Reefer Trailer - A refrigerated trailer that is commonly used for perishable goods.

Rental Agreement - In the context of trailers, rental agreements are for shorter durations than leases. Renting provides maximum flexibility to meet the needs of the renter. Renting agreements for trailers are better for shorter term needs or seasonal needs, without a continuous need for the trailer over time.

Radio Frequency Identification (RFID) Tags - Physical devices, mounted on a cargo load that uses radio frequency technology with these tags and tag readers that provides an identity of the cargo.

Safety Audit – This is an event that examines a motor carrier’s operations to provide educational and technical assistance on safety and the operational requirements of the Federal Motor Carrier Safety Regulations (FMCSR) and applicable hazardous material regulations (HMR) and to gather critical safety data. This data is then used to measure the carrier’s safety performance and basic safety management controls.

Semitrailer – A semi-trailer does not have a front axle. It is normally combined with a truck tractor to pull it. This common trailer term most often refers to a combined truck and trailer and uses a “fifth wheel” located on the truck tractor or dolly for turning.

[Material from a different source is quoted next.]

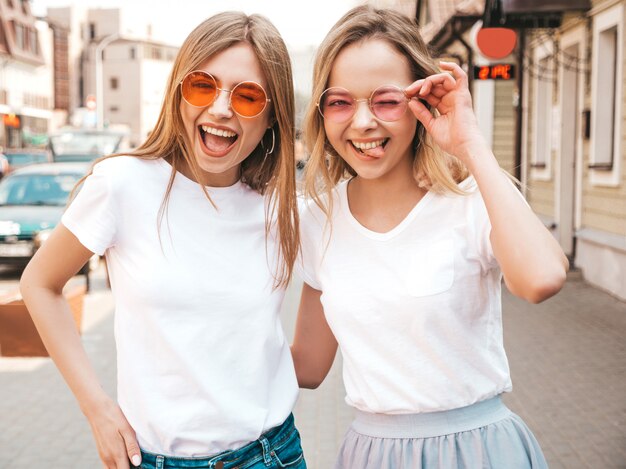 Un ritratto di due giovani belle ragazze sorridenti bionde dei pantaloni a vita bassa in vestiti bianchi della maglietta dell'estate d'avanguardia. . Modelli positivi che si divertono in occhiali da sole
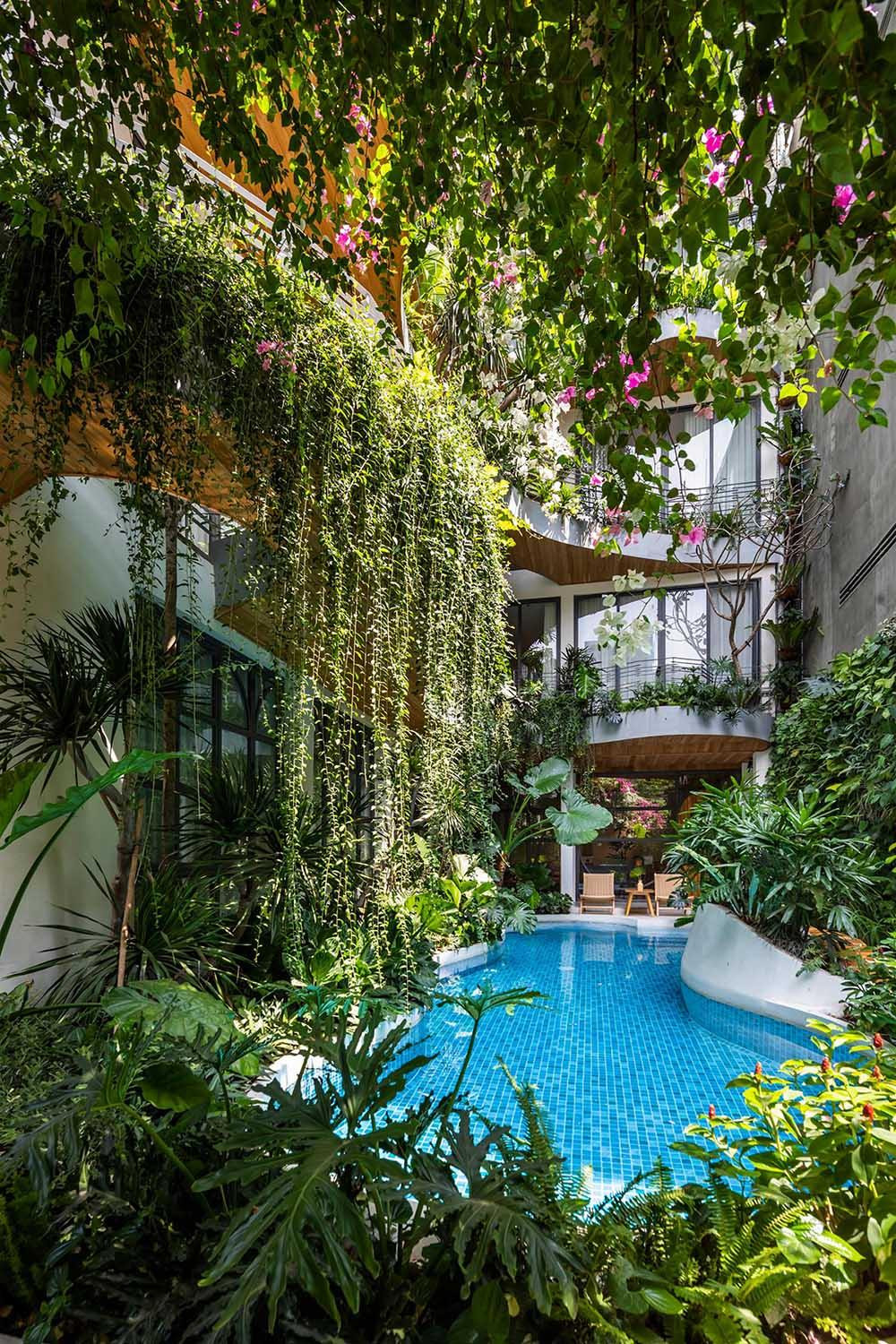 Những cây dây leo tươi tốt đổ xuống từ các ban công nhấp nhô của tòa nhà, tạo nên một mặt tiền xanh mát mang lại không khí trong lành và thư giãn.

Shipper - The person (customer) whose goods are being moved.

Sliding Tandem – When a tandem (paired) axle suspension may be shifted forward and aft to the rear of a semitrailer so its weight may be distributed between axles. The length between the kingpin at the fifth wheel point at the tandem is thus variable to accommodate a varying cargo load.

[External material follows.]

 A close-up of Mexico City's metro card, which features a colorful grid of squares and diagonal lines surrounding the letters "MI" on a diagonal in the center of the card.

Third-party Logistics (3PL) Provider – A 3PL is sometimes part of the supply chain. They support logistics by coordinating the transportation, warehousing, and logistics-related services to buyers or sellers. It is a means of using their specific expertise to manage the supply chain and alleviates the burden from the shipper from coordinating it.

Truckload (TL) – Quantity of freight equals a fully loaded trailer, or at a minimum, the amount required to qualify for a truckload rate. TL at its essence means that a fully loaded trailer transports goods from point A to point B without any additional stops.

Twenty-foot Equivalent Unit (TEU) - The 8-foot by 8-foot by 20-foot intermodal container is used as a basic measure in many statistics and is the standard measure used for containerized cargo.

USDOT Number - An identification number assigned to all interstate commercial carriers regulated by the FMCSA. The number is used to track the safety records associated with a given carrier.